Mas ele, e os outros sabiam o que havia de fazer. Aqui estava uma situação que exigia a ação dos amigos. A bebedeira que se apanha usa uma cara que a ninguém engana. Enquanto observavam, a rapariga endireitou-se e pediu de beber. Catanada chegou-lhe uma tigela com água que rapidamente deslizou pela garganta abaixo. A boca ficou de novo seca. Estava mocada. Amável, o Pipocas cobriu as costas dela com um pequeno cobertor. O rapazola, muito firme, olhava fixamente para a rapariga, tão chocado que não podia falar sequer. Very nice pôs-lhe a mão no ombro e levou-o para uma cadeira.

— És novo — disse. — Há-des prepará-la melhor.

O rapazola lamentou-se.

— Está embriagada. Não a devia ter deixado beber. Assim, nunca será rainha; nem nunca terá um castelo e uma coroa de ouro.

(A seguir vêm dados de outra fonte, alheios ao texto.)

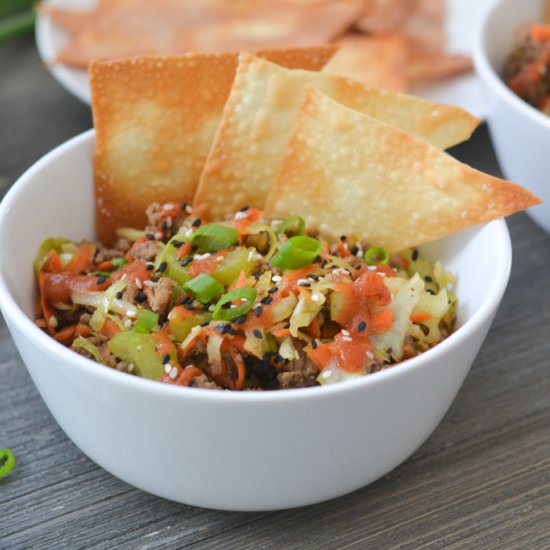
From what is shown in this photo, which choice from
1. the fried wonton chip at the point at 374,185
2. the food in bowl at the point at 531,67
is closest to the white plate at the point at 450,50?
the food in bowl at the point at 531,67

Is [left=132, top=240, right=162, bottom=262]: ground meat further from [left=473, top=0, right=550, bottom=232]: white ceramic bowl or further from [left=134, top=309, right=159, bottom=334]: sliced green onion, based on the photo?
[left=473, top=0, right=550, bottom=232]: white ceramic bowl

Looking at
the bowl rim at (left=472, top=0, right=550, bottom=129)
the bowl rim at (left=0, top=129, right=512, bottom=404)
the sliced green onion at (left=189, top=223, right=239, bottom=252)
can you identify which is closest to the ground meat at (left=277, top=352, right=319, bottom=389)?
the bowl rim at (left=0, top=129, right=512, bottom=404)

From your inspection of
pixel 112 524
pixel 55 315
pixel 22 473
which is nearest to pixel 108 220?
pixel 55 315

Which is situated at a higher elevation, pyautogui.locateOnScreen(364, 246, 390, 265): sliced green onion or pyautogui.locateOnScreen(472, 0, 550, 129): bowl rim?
pyautogui.locateOnScreen(472, 0, 550, 129): bowl rim

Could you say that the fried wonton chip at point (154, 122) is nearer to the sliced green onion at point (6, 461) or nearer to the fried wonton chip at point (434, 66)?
the sliced green onion at point (6, 461)

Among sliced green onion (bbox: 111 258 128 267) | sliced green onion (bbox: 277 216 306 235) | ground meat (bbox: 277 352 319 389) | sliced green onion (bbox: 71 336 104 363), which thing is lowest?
sliced green onion (bbox: 71 336 104 363)

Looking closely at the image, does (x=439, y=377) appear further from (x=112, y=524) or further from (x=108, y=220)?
(x=108, y=220)
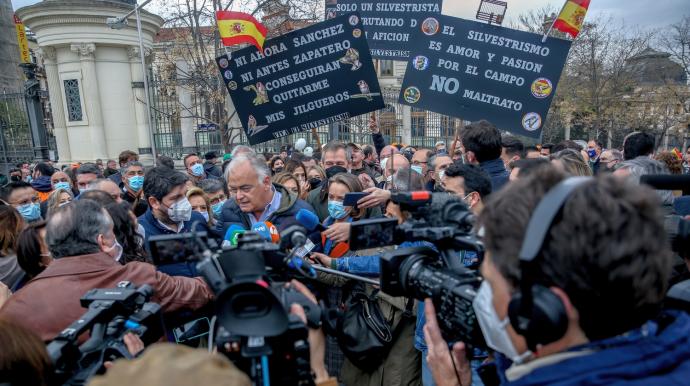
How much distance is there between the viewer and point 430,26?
5.25 metres

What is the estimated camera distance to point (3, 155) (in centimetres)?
1540

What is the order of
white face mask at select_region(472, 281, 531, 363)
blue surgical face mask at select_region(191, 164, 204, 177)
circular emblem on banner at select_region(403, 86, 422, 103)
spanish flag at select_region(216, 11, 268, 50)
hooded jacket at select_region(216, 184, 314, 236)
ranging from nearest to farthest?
white face mask at select_region(472, 281, 531, 363) < hooded jacket at select_region(216, 184, 314, 236) < spanish flag at select_region(216, 11, 268, 50) < circular emblem on banner at select_region(403, 86, 422, 103) < blue surgical face mask at select_region(191, 164, 204, 177)

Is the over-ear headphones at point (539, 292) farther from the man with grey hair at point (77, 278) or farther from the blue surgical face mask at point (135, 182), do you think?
the blue surgical face mask at point (135, 182)

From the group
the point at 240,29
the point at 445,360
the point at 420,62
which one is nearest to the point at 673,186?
the point at 445,360

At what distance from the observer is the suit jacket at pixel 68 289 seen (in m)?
1.97

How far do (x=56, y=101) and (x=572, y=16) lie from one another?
14.3 metres

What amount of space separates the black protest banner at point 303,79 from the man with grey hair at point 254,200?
162 centimetres

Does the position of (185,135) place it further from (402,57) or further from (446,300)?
(446,300)

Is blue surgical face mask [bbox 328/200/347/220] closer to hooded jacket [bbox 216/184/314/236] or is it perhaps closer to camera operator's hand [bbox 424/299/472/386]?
hooded jacket [bbox 216/184/314/236]

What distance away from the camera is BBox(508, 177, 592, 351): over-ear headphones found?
101 centimetres

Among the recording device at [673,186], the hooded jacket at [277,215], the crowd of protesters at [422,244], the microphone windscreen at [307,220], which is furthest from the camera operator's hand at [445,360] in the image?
the hooded jacket at [277,215]

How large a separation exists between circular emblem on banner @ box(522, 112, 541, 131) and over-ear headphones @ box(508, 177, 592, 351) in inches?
160

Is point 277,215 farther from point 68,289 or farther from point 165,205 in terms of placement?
point 68,289

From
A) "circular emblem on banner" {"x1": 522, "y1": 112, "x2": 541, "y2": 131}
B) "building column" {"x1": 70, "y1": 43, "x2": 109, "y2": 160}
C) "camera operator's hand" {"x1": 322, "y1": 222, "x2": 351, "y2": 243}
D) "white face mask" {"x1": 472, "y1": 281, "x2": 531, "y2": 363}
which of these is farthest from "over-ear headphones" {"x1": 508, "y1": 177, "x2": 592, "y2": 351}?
"building column" {"x1": 70, "y1": 43, "x2": 109, "y2": 160}
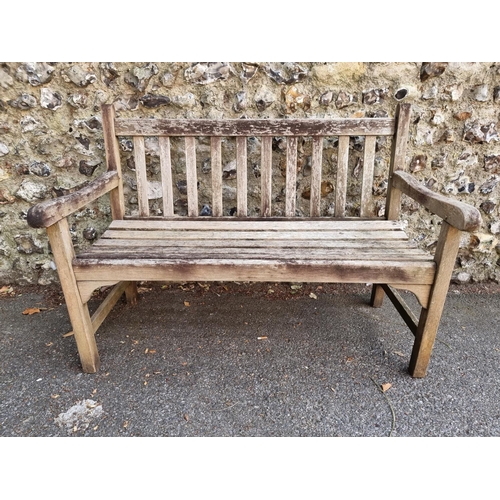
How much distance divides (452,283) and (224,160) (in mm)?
1844

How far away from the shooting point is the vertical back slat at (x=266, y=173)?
205cm

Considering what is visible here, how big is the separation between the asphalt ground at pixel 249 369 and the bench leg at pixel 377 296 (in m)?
0.05

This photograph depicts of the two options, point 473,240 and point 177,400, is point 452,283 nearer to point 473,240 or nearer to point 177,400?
point 473,240

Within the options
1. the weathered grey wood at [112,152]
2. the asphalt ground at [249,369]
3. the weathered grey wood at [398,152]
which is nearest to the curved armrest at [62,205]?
the weathered grey wood at [112,152]

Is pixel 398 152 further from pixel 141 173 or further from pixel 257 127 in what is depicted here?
pixel 141 173

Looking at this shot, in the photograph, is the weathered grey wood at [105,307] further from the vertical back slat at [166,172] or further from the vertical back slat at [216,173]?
the vertical back slat at [216,173]

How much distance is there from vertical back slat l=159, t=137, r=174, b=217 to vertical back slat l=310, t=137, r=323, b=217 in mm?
821

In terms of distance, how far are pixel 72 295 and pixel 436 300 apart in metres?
1.60

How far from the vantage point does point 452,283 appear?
2641 mm

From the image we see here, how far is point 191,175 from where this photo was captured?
2109 millimetres

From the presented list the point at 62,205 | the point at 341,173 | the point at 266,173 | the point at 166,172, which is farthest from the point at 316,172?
the point at 62,205

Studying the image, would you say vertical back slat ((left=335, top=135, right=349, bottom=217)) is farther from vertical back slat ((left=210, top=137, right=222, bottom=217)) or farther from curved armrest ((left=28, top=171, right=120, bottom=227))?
curved armrest ((left=28, top=171, right=120, bottom=227))

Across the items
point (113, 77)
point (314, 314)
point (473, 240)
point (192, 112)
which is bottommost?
A: point (314, 314)

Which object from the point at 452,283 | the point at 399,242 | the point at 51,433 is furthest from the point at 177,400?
the point at 452,283
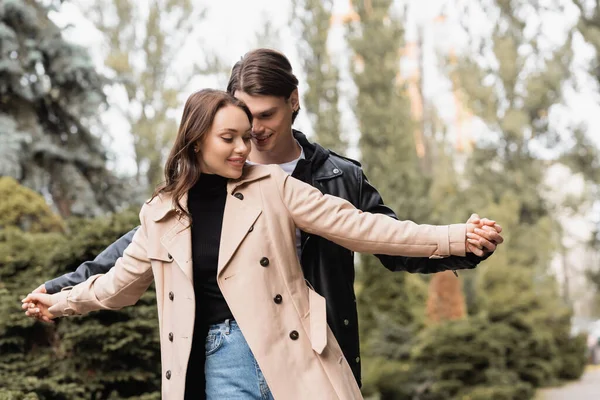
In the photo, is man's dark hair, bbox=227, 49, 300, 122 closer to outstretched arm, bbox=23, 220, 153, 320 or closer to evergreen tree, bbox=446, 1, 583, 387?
outstretched arm, bbox=23, 220, 153, 320

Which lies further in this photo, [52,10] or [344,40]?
[344,40]

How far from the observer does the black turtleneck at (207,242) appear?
120 inches

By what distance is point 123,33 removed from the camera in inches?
778

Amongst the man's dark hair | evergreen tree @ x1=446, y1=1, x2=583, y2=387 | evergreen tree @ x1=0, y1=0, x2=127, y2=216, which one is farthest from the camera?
evergreen tree @ x1=446, y1=1, x2=583, y2=387

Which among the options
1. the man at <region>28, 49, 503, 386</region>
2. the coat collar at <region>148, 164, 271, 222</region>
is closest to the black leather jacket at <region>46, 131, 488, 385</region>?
the man at <region>28, 49, 503, 386</region>

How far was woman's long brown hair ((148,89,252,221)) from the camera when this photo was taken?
3.08m

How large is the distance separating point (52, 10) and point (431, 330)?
635cm

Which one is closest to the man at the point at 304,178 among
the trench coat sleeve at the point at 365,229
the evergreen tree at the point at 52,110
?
the trench coat sleeve at the point at 365,229

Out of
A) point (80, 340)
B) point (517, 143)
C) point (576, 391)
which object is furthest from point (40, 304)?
point (517, 143)

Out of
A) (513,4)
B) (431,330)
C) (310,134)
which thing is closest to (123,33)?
(310,134)

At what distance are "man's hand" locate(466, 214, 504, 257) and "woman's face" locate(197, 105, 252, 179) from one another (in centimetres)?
82

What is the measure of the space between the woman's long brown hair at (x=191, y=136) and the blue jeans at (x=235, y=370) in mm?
446

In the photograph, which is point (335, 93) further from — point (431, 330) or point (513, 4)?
point (431, 330)

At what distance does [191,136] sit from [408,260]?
3.15 feet
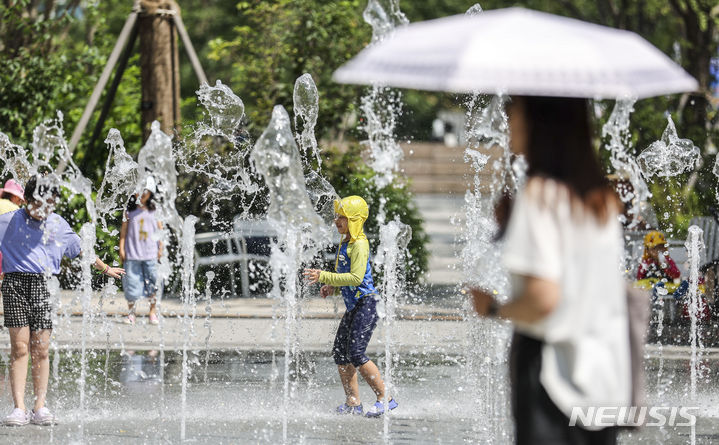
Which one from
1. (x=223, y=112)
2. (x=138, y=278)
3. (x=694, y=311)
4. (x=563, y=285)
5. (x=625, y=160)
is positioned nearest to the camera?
(x=563, y=285)

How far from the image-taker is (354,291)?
20.5 ft

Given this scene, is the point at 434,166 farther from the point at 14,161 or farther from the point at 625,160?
the point at 14,161

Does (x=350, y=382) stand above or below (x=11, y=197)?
below

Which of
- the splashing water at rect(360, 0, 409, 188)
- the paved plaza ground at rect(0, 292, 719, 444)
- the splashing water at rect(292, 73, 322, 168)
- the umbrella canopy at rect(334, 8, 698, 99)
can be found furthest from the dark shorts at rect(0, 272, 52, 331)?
the splashing water at rect(360, 0, 409, 188)

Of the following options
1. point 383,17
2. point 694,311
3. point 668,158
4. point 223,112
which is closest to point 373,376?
point 694,311

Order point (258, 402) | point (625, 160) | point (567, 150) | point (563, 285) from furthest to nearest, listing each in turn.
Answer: point (625, 160) → point (258, 402) → point (567, 150) → point (563, 285)

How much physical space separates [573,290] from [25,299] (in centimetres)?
399

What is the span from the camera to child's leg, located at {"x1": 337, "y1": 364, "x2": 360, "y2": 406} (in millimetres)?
6332

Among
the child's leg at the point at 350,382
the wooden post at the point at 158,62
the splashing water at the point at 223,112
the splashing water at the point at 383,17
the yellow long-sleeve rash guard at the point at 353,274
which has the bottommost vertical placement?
the child's leg at the point at 350,382

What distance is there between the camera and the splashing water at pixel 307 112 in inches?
443

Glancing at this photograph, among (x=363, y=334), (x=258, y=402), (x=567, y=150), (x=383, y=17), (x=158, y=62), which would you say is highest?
(x=383, y=17)

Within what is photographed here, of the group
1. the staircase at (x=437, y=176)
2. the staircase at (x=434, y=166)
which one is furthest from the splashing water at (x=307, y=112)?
the staircase at (x=434, y=166)

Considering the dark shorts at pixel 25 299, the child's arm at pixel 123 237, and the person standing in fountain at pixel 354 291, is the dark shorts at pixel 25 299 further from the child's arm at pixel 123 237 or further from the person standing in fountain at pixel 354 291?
the child's arm at pixel 123 237

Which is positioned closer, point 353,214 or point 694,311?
point 353,214
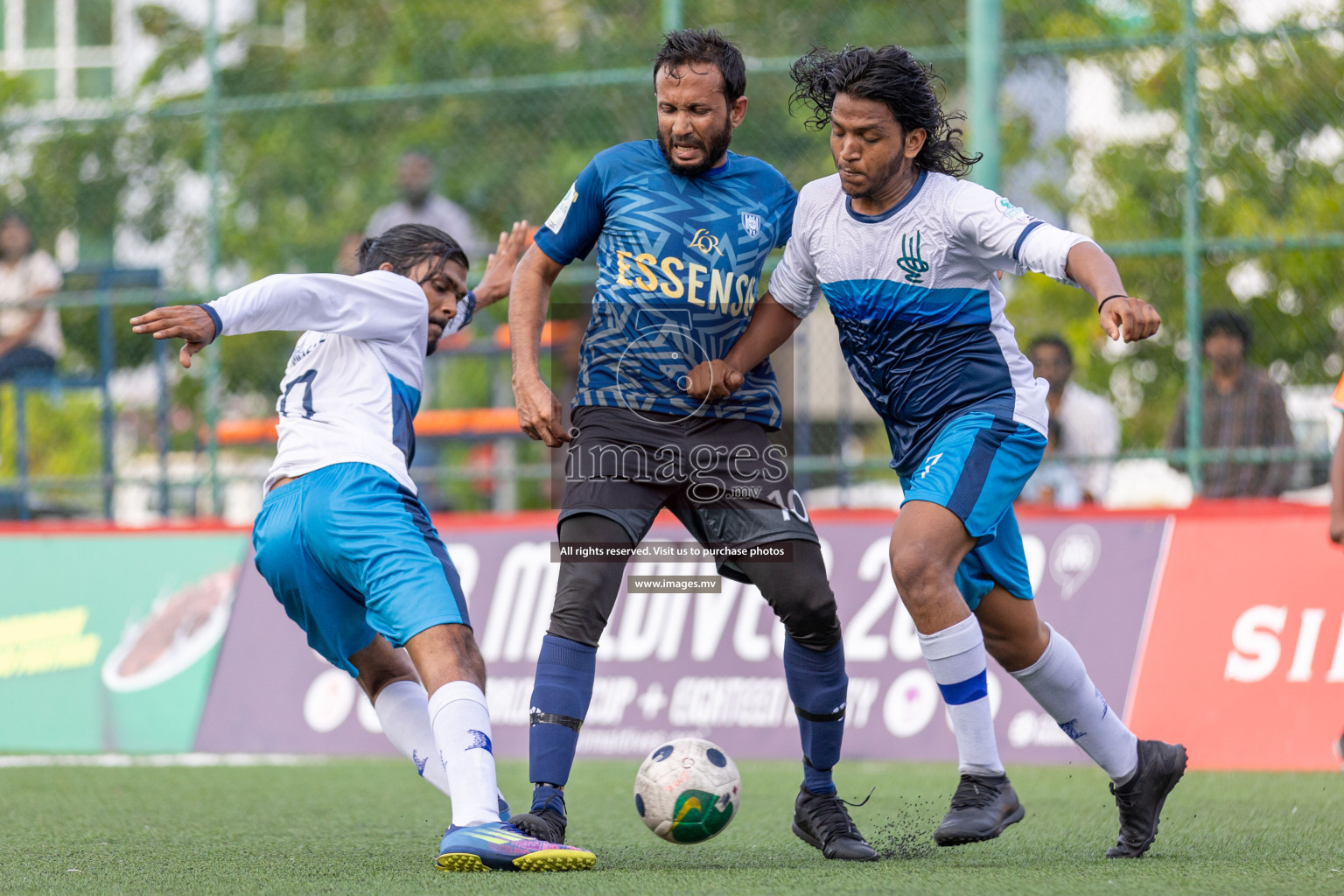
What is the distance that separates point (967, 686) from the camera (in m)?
4.56

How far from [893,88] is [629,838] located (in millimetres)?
2542

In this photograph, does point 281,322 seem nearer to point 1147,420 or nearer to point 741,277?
point 741,277

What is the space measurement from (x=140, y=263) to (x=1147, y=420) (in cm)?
697

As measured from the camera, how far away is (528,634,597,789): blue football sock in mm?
4461

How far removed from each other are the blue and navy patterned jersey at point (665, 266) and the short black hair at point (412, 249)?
315 millimetres

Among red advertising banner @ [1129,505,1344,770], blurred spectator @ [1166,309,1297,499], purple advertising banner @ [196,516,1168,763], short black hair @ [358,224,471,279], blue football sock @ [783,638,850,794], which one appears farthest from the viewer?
blurred spectator @ [1166,309,1297,499]

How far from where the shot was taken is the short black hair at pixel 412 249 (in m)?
4.94

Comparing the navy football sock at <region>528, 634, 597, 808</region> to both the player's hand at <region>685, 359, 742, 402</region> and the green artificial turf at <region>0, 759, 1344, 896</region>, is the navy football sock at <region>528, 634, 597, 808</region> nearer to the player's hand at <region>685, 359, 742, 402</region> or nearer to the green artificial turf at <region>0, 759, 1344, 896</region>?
the green artificial turf at <region>0, 759, 1344, 896</region>

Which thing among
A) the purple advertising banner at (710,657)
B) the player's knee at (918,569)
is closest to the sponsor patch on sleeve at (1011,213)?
the player's knee at (918,569)

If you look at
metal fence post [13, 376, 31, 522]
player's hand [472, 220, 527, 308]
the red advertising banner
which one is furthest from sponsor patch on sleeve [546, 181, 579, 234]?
metal fence post [13, 376, 31, 522]

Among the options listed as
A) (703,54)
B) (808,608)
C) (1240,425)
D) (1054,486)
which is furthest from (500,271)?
(1240,425)

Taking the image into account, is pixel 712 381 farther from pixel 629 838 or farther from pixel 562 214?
pixel 629 838

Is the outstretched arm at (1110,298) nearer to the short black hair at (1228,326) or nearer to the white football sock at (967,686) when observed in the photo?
the white football sock at (967,686)

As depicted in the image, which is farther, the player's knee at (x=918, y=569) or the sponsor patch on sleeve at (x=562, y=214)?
the sponsor patch on sleeve at (x=562, y=214)
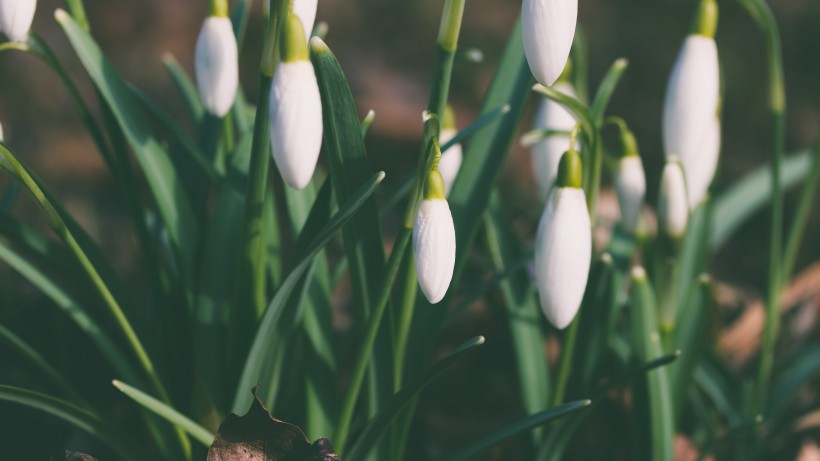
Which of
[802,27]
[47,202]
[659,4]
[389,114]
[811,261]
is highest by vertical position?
[659,4]

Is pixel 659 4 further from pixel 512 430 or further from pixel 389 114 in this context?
pixel 512 430

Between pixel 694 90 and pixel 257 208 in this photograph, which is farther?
pixel 694 90

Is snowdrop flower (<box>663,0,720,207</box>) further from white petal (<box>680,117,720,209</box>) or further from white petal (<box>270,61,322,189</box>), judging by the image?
white petal (<box>270,61,322,189</box>)

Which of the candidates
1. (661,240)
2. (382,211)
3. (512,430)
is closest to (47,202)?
(382,211)

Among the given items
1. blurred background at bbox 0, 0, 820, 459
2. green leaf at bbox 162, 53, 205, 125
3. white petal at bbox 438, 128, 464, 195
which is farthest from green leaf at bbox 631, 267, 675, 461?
blurred background at bbox 0, 0, 820, 459

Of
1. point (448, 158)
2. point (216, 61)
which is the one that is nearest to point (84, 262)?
point (216, 61)

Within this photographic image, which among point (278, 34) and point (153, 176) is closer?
point (278, 34)

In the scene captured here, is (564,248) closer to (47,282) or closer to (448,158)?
(448,158)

Havia pena nos olhos dos amigos. No canto, o cão olhava atentamente. O Faísca coçou com a mão no pelo do Vigília. Num tom calmo, quase uma explicação, Catanada disse.

— Agora, tu mesmo tens de a avisar a não beber. Cumprimos o teu pedido do treino; esse treino já foi dado; agora, tens de ser tu a preparar um esquema de treino, nós ajudar-te-emos, se quiseres.

O rapazola encarou Catanada com uma expressão indiferente.

— Treino? — perguntou. — É o que você quer dizer?
— É fácil ver qual é a tua ideia — retorquiu Catanada. — A rapariga evolui e chegará a rainha; a seu tempo, explora o chulão e suga-o lentamente. É uma boa ideia. Uma longa jornada e depois finito. Uma tal ideia torna-te merecedor da nossa estima.

O rapazola olhou perplexo para Catanada.

— Que é que está para aí a dizer? — perguntou. — Eu não tenho nada a ver com esse chulão. Um chulão é sempre um chulão.

Os amigos chegaram-se ao pé deles. Catanada exclamou:

— Então, que vem a ser isso de quereres fazer da rapariga rainha?

O rapazola ficou um pouco atrapalhado.

— O homem tem o dever de querer o melhor para a sua rapariga. Eu quero que a Maria tenha mais coisas boas do que aquelas que eu sonhei.
— E que mais? — interrogou o Pipocas.
— Bem — respondeu o rapazote —, a minha rapariga é uma chavalita, mas não é nenhuma puta. É uma boa chavalita e o chulão cobiçou-ma. O chulão tem umas gajas foleiras e um casebre pequeno e a freguesia é só de rasca baixa. Agora, topem-me, — continuou ele, entrelaçando as mãos —, se o chulão com gajas foleiras e um casebre pequeno quis sacar-me a rapariga, o que é que uma rainha com um castelo grande e uma coroa de ouro não pode sacar.

Criou-se um clima silencioso, enquanto o Pipocas, Catanada, Pascácio, Very nice, o Faísca, Artur Bófia e Roque punham o raciocínio a funcionar. Depois de terem raciocinado, esperaram que o Pipocas falasse.

— É bonito — disse por fim o Pipocas — saber que tão poucos homens se preocupam com o bem-estar das raparigas. Agora desejamos mais do que nunca que a rapariga tenha sucesso, pois com um homem assim, que feliz futuro não será o dela.

Todos os amigos, olharam uns para os outros, concordaram com a cabeça.

E agora que é que pensas fazer? — perguntou Very nice, o pensador.
— Vou para França — respondeu o rapazola. — No fundo, sou um mãos-leves, como vocês dizem. Pode ser que, se eu continuar a pôr ideias na rapariga, ela chegue um dia a rainha. Quem sabe?

Os sete amigos olharam-no com admiração. Estavam radiantes de terem conhecido um rapazola assim.